Articles differ significantly from the items we use daily. For example, a mobile phone has fixed specifications, such as price, screen size, RAM, internal storage, CPU, rear camera pixels, front camera pixels, etc. We can easily understand what the user might need based on these features. If a user browses a certain Pro 7 phone with 2880 specifications, then a Xiaomi 6 phone may be more suitable for that user.

However, an article is a kind of unstructured data. Apart from information like the author and the writing date, it is difficult to directly describe its characteristics, making it hard to determine whether articles are similar. Therefore, we need to extract keywords, or tags, from the article to determine the categories users prefer.

For applications that use tags to recommend products to users, there are four methods for tag generation:

Manual Tags
Machine-Generated Recommendations
User-Generated Content (UGC) Tags
Hybrid Learning

Manual Tags

This means that relevant tags are manually added by the author or publisher, which is often the most reliable method. After all, authors tend to be more professional. For example, in the article “Creating an Alexa Smart Speaker Using AVS Device SDK on Raspberry Pi,” readers may not understand much beyond Raspberry Pi, while the author has tagged the keywords (tags) as avs device sdk, amazon alexa, amazon voice services, raspberry pi. In a sense, these keywords represent the characteristics of the document, from which we can infer the general content of the article.

For products, the situation is similar; they have corresponding product data, such as price, type, time, etc., at the time of listing.

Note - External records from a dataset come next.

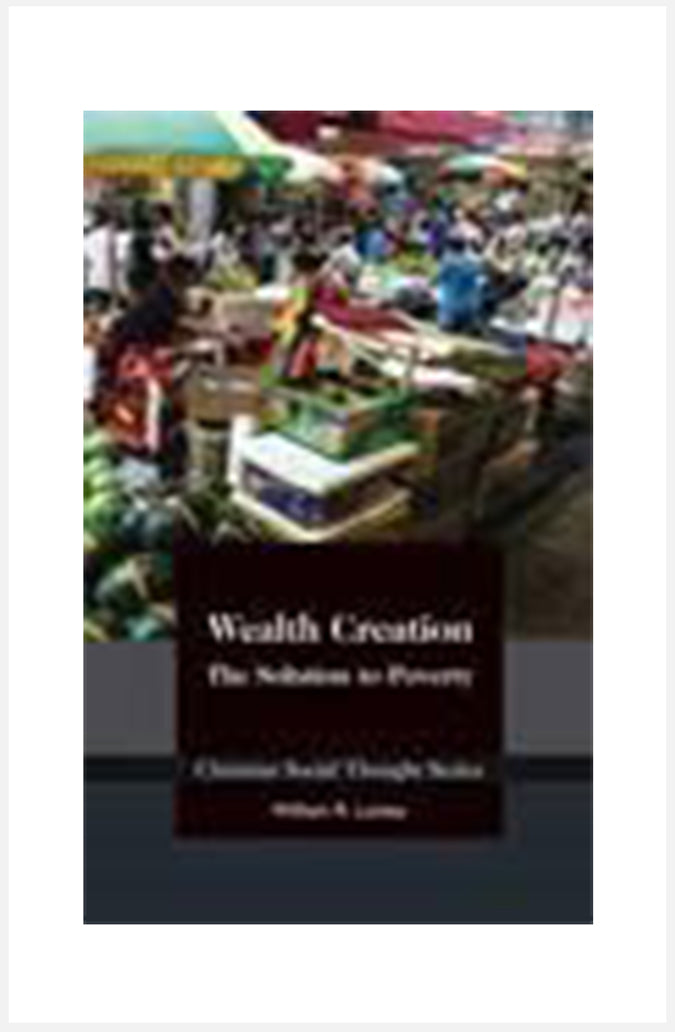 Wealth Creation: The Solution to Poverty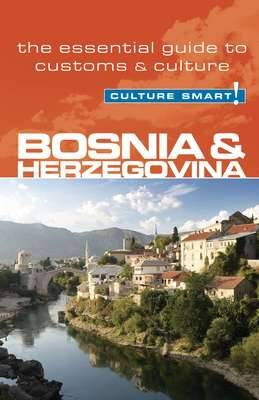 Bosnia and Herzegovina - Culture Smart!: The Essential Guide to Customs and Culture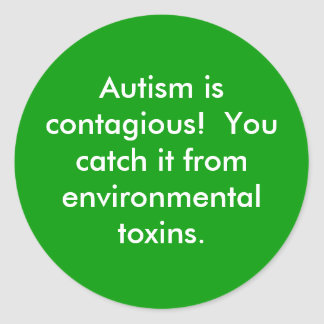 Autism is contagious!  You catch it from enviro... Classic Round Sticker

Machine-Generated Recommendations

This method extracts relevant tags based on the content, title, and other information of the article. It then calculates relevance based on certain weights. For example, if keywords contained in tags are highly relevant, their weights should also be larger. If two articles have similar keywords in their tags, they may also be similar for users. This is what we will discuss later regarding ‘Content-Based Recommendations.’

User-Generated Content (UGC) Tags

For products that lack content, they rely on user-generated tags and comments. For example, movies and books on Douban can only be tagged by users to find similar content and recommend it to users.

Douban Tag Example

At this point, if a new book lacks user reviews, it might not be recommended to the right users. Therefore, these contents need to explore the ‘cold start’ aspect of tagging, such as generating some tags. For those that cannot be determined by content, users may be asked to select tags of interest after registration.

Zhihu Tag Example

Hybrid Learning

In the case of manual tags, if it is UGC content, users may intentionally or unintentionally add some irrelevant tags for more traffic. For example, if Tag A has more followers, it will likely attract more traffic, so articles tagged with A may receive more attention. However, if the article is not related to Tag A, it will inevitably lead to user dissatisfaction. If ordinary users can determine whether the article is relevant, it will help reduce this impact to some extent.

Similarly, as mentioned above, machine-generated tags may also encounter certain issues. Therefore, the best approach is to combine several different tagging methods.

Manual Tag-Based Recommendations: Tag Quantity Relevance

Since the CMS based on Django I use already includes a feature for manually recommending related articles in the backend, my idea is to filter related articles based on the quantity of certain specific tags.

In my first prototype, the approach I used was relatively primitive:

Get all tags of the article
Count all article tags
Get the tag with the highest count from the article’s tags and find blogs with the same tag
From the remaining blogs, select the second most frequent tag and filter the remaining blogs

keywords_name = model.get_keywordsfield_name()
assigned = getattr(model, keywords_name).all()
all_keywords = Keyword.objects.filter(assignments__in=assigned)
keywords = all_keywords.annotate(item_count=Count("assignments")).order_by('-item_count')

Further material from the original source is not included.